Exhibit 99.1


News Release



Investor and Media Contacts:


Laura Zobkiw


Peter Davis

Corporate Communications & Investor Relations


Chief Financial Officer

(510) 204-7200


(510) 204-7200


XOMA Reports 2003 Year-end Financial Results


RAPTIVA Approval, XMP.629 Clinical Progress in Acne and

New Product Collaborations Among 2003 Highlights


Berkeley, CA – March 15, 2004 — XOMA Ltd. (Nasdaq: XOMA), a biopharmaceutical development company, today announced its financial results for the year ended December 31, 2003.


For the year ended December 31, 2003, the Company recorded a net loss of $58.7 million or $0.78 per share compared with $33.2 million or $0.47 per share in 2002.




Total revenues for 2003 were $24.4 million compared with $29.9 million in 2002. License fee revenues in 2003 increased to $18.9 million from $16.9 million in 2002. These revenues include up front and milestone payments related to technology outlicensing and other collaborative arrangements. The increase in license fee revenues from 2002 to 2003 primarily reflects a $10.0 million contract termination from Baxter Healthcare Corporation related to the NEUPREX® product, which was partially offset by the recognition as revenue in 2002 of non-recurring license agreement fees with MorphoSys AG and Cambridge Antibody Technology Limited. Revenues from contract services were $5.4 million in 2003, as compared to $13.1 million in 2002. These revenues related primarily to service arrangements with Baxter and Onyx Pharmaceuticals, Inc. The decline in these revenues from 2002 to 2003 primarily reflects termination of the collaboration with Onyx on Onyx-015.




Research and development expenses for 2003 increased to $57.5 million compared with $42.6 million for 2002. The increase from 2002 to 2003 reflected increased spending related to RAPTIVA, the Millennium collaboration products, XOMA’s XMP.629 topical acne compound and new product research. This increase was partially offset by reduced spending on Onyx-015, NEUPREX® and ING-1.


Marketing, general and administrative expenses for 2003 increased to $24.5 million compared with $19.4 million for 2002. The increase of $5.1 million from 2002 to 2003 related to increased spending for pre-launch activities for RAPTIVA, partially offset by reduced legal expenses as a result of litigation concluded in 2002.


The Company expects to record a higher loss in 2004, reflecting increased selling and marketing expenses in support of the launch of RAPTIVA, as well as increased spending in support of its XMP.629 topical acne program, the TPO mimetic antibody program initiated with Alexion Pharmaceuticals, Inc. in December of 2003 and new product research, including the cancer antibody program announced with Chiron Corporation in March of 2004.

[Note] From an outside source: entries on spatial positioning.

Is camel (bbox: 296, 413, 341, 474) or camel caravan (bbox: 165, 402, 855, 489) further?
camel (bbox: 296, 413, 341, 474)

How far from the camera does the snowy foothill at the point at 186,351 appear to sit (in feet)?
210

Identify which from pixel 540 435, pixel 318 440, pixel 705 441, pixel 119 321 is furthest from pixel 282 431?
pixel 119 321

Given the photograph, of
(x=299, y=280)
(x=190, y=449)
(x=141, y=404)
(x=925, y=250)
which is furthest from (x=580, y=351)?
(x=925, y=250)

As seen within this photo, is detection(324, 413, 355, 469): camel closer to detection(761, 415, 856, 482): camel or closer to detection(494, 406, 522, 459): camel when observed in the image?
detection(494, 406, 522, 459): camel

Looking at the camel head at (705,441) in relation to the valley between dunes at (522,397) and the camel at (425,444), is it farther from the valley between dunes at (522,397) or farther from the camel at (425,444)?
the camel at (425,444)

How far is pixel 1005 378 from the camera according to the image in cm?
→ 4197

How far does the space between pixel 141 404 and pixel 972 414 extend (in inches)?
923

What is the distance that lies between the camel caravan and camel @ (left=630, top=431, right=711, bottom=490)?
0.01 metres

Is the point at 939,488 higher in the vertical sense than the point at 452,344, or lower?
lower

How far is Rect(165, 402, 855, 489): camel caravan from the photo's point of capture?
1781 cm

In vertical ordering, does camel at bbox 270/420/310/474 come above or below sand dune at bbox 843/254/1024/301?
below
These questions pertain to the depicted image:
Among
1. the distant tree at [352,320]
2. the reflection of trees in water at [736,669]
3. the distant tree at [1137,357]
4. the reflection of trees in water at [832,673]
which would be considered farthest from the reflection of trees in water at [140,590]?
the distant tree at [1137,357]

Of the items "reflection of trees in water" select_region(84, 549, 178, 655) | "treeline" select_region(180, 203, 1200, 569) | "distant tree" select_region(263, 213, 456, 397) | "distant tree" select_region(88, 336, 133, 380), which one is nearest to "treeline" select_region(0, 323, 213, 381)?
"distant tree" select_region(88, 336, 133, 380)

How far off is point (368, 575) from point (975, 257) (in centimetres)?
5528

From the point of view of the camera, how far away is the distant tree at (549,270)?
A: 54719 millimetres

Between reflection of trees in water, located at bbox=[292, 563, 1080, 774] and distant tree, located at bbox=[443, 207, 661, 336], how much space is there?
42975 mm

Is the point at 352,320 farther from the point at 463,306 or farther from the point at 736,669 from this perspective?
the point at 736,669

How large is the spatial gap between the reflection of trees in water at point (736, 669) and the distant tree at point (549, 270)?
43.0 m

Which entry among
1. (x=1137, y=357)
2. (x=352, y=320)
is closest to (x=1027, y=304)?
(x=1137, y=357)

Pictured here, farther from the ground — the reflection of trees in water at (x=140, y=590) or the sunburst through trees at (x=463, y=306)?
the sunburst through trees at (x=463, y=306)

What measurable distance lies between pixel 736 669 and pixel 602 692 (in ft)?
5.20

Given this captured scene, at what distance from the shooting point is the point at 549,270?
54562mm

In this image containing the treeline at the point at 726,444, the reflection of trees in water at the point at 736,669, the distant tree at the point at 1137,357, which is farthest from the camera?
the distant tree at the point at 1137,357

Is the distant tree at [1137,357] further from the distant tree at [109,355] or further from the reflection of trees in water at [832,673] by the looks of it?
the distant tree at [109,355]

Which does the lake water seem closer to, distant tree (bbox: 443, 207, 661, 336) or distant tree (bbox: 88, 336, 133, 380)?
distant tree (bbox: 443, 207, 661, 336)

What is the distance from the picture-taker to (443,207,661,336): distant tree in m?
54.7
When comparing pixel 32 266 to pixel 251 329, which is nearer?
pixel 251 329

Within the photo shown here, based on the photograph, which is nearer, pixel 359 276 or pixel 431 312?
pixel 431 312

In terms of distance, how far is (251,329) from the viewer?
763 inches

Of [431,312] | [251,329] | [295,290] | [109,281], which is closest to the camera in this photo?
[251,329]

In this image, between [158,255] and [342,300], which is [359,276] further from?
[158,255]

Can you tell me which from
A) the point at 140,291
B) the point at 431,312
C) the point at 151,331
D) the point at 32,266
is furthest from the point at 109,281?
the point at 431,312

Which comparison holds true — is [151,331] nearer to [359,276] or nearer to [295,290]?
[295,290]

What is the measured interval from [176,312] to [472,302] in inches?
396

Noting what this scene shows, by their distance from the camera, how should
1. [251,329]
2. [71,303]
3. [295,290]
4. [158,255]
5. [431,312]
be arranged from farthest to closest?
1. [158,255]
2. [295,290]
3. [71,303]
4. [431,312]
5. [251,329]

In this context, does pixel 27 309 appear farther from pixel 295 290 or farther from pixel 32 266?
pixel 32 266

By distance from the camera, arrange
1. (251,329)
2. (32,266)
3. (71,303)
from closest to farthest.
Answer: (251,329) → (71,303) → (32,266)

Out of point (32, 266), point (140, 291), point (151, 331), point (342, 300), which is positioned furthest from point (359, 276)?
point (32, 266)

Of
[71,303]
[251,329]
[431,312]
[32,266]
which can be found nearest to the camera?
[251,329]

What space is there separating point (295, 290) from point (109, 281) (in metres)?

Liquidity and Capital Resources


In September of 2003, XOMA successfully completed an underwritten public offering of nine million common shares for gross proceeds of $72.0 million. In October of 2003, the underwriters exercised their over-allotment option to purchase an additional 1.35 million shares for $10.8 million, bringing the total gross proceeds to $82.8 million. In November of 2003, the Company exercised its right to defer $40.0 million of its development loan obligation to Genentech and to pay the remaining balance of approximately $29.6 million in preference shares that are convertible to approximately 3.8 million common shares at a price of $7.75 per share. In March of 2004, the Company announced a collaboration agreement with Chiron to develop multiple therapeutic cancer antibody products. The arrangement includes a 70-30 cost and profit sharing arrangement, with XOMA’s share being 30 percent. In addition, XOMA receives an initial payment of $10 million and a loan facility of up to $50 million to fund up to 75 percent of its share of development expenses. Chiron’s profit share is subject to a limited upward adjustment which in turn may be reduced if XOMA achieves certain milestones or if Chiron elects to extend the program.


As of December 31, 2003, XOMA held $85.2 million in cash, cash equivalents, short-term investments, compared with $38.2 million at December 31, 2002. The 2002 figures also included $1.5 million in restricted cash. The Company estimates that it has sufficient cash resources, together with funding available to it through its collaborations, to meet its operating needs through at least the end of 2005. Any significant revenue shortfalls, increases in planned spending or development programs, losses on RAPTIVA, additional licensing arrangements, collaborations or financing arrangements could potentially shorten or extend this period.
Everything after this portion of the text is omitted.